I have something which has been bugging me a bit which I will try to explain in a VERY simple example...

Say I am going to roll a 6-sided dice. I ask a number of people to predict the number that will come out. They do this without knowing each others predictions. So, if there were three people and they chose separate numbers, there would be a 50% chance of one of them getting it right. However, if two of the three happen to pick the same number, only two of the six outcomes are 'covered' making it a 33% chance. If they all picked the same number (obviously less likely) then there would only be a one in six chance (16.67%)

So, the more predictions there are, the more likely it is that there will be a 'winner' however the more likely there will be repeat predictions.

**Imagine this example scaled up to say 10,000 outcomes and 2,000 predictions - how likely is it there will be a winner?**

It is

__not__20% (or very, very unlikely to be) because of the repeat predictions.

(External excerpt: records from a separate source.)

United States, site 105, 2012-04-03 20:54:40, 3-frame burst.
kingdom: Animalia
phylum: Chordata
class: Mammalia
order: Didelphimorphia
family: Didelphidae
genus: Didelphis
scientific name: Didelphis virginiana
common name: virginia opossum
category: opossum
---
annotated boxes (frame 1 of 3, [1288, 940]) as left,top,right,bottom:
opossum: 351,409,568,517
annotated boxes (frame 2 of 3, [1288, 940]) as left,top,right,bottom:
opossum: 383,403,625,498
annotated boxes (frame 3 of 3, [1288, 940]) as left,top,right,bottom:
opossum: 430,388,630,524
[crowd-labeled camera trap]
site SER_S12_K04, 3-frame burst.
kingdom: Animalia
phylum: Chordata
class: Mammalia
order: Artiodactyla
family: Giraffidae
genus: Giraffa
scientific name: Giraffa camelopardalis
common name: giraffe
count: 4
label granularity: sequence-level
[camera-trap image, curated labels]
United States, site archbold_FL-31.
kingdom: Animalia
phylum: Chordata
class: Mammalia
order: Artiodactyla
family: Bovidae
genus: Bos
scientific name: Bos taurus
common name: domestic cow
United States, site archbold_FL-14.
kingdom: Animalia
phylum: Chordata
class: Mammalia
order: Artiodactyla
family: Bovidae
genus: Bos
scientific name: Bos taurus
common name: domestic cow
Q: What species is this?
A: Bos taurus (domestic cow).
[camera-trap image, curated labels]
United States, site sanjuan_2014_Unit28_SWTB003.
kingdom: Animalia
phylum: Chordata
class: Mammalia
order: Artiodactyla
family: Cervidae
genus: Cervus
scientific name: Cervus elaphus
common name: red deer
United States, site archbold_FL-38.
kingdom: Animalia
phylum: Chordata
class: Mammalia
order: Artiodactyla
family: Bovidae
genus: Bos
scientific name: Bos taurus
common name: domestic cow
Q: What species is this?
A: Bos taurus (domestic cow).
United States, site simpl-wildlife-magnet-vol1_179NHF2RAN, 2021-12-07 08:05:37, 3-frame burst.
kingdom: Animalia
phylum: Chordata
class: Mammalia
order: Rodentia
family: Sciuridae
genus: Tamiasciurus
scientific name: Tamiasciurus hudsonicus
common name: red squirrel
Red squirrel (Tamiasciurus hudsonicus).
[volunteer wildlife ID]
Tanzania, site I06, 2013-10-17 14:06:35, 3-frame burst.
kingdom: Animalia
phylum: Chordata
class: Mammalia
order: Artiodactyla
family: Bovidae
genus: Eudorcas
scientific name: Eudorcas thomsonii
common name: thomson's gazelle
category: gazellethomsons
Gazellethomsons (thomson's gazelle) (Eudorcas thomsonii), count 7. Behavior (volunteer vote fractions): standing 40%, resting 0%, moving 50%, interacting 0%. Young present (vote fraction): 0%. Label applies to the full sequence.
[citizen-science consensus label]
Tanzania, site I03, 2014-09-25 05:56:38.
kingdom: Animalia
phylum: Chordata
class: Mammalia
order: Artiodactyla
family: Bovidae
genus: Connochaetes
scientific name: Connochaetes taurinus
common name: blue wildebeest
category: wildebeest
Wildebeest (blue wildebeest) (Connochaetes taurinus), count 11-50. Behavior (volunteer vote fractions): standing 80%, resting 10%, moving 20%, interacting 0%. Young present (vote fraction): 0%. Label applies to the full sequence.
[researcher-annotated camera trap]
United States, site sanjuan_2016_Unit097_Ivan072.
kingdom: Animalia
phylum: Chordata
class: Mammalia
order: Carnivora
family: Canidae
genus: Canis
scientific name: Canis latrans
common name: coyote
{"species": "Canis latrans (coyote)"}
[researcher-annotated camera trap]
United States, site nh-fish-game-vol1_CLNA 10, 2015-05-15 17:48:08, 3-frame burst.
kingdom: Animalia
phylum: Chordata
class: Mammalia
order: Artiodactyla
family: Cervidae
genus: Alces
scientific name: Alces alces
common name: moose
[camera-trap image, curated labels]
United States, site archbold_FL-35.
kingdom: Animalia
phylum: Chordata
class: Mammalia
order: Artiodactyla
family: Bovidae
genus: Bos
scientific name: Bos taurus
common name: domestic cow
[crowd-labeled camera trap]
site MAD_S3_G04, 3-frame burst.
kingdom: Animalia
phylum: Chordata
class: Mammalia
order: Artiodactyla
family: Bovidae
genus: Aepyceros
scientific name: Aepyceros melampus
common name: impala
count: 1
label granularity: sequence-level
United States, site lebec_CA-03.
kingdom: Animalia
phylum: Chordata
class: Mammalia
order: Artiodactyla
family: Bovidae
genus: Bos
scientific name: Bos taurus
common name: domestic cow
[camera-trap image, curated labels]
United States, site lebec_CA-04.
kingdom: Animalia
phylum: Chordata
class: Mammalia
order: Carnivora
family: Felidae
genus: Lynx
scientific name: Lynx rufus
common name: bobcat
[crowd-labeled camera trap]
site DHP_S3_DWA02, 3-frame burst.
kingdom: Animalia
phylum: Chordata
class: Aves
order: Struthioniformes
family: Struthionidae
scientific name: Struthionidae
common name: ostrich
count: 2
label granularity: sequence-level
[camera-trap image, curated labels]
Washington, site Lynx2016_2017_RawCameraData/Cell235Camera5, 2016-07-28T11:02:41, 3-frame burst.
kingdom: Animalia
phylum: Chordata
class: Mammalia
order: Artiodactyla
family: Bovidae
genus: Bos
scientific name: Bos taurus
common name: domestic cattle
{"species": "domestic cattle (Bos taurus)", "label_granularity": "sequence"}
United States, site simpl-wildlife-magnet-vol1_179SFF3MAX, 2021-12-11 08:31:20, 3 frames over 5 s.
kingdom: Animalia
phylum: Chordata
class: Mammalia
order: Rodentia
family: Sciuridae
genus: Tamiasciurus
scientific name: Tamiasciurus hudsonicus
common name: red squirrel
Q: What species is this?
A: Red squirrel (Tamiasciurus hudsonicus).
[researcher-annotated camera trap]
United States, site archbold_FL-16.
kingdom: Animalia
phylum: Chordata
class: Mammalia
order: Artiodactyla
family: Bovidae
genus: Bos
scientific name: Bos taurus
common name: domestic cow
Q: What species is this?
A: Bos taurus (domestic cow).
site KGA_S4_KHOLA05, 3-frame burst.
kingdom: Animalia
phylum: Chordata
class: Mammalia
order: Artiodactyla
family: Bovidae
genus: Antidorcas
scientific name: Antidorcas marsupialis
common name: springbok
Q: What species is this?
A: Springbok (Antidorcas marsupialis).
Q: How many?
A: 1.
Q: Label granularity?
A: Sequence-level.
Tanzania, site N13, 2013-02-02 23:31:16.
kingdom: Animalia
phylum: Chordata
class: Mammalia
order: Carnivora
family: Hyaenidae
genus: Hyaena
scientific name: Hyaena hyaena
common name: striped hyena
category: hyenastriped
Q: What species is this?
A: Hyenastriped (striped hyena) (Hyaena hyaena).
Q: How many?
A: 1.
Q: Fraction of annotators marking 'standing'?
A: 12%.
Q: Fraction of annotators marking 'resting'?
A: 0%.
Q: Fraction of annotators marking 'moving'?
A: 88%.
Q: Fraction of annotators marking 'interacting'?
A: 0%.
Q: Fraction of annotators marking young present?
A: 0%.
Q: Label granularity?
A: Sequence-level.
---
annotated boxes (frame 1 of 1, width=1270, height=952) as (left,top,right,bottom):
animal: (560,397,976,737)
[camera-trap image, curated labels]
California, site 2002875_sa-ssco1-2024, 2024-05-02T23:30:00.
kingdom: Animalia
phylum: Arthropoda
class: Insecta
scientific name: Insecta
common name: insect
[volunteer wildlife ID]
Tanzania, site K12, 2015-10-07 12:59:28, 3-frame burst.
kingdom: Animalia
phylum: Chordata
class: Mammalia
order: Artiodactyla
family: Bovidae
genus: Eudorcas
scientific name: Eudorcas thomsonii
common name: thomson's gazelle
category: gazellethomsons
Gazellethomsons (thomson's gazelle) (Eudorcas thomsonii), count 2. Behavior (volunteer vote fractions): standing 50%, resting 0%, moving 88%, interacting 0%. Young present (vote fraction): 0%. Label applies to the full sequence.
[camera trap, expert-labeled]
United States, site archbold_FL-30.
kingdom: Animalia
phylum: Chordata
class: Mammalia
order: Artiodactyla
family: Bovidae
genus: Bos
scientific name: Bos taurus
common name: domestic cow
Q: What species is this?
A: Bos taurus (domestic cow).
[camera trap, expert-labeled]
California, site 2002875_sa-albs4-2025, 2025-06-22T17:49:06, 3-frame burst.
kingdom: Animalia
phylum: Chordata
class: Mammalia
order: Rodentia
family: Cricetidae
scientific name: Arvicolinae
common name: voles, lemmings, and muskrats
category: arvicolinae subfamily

So, what if there were 3,000 predictions, 4,000 predictions etc.

Even at 10,000 predictions what would it be? I expect it would be close to 90-100% but what would it be? If there were 20,000 predictions (or 100,000) how close would you get to 100%? I guess there may be confidence levels here.

**Is there an online tool or model where you can put the variables in and it tells you the likelihood?**

You'd need to know the variables of - (a) number of predictions (b) number of outcomes and (c) number of repeat predictions - the last one being the tricky one but I guess it could be calculated using probability in a model?

It is that last bit in C that is the thing making this harder, particularly as the number of entrants and outcomes affect it.

Hope that makes sense and happy to elaborate!

Thank you.